__Your objective__
Copy out the records below line for line, keeping every character unchanged.

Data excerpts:
════════

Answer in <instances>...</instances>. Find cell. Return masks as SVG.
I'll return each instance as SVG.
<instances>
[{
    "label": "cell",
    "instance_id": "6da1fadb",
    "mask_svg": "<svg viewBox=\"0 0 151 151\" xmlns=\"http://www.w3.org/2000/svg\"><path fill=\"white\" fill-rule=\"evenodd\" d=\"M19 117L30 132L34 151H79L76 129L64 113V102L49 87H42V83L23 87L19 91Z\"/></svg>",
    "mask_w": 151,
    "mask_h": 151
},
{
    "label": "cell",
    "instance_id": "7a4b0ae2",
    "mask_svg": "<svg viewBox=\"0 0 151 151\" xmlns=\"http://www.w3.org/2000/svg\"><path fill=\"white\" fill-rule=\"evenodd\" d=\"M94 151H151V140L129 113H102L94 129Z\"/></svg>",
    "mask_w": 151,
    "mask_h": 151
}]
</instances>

════════

__Task solution__
Answer in <instances>...</instances>. Find cell. Return masks as SVG.
I'll return each instance as SVG.
<instances>
[{
    "label": "cell",
    "instance_id": "6da1fadb",
    "mask_svg": "<svg viewBox=\"0 0 151 151\" xmlns=\"http://www.w3.org/2000/svg\"><path fill=\"white\" fill-rule=\"evenodd\" d=\"M19 117L30 132L34 151H79L76 129L64 113V102L49 87H42V83L23 87L19 91Z\"/></svg>",
    "mask_w": 151,
    "mask_h": 151
},
{
    "label": "cell",
    "instance_id": "7a4b0ae2",
    "mask_svg": "<svg viewBox=\"0 0 151 151\" xmlns=\"http://www.w3.org/2000/svg\"><path fill=\"white\" fill-rule=\"evenodd\" d=\"M94 151H151V140L129 113H102L94 129Z\"/></svg>",
    "mask_w": 151,
    "mask_h": 151
}]
</instances>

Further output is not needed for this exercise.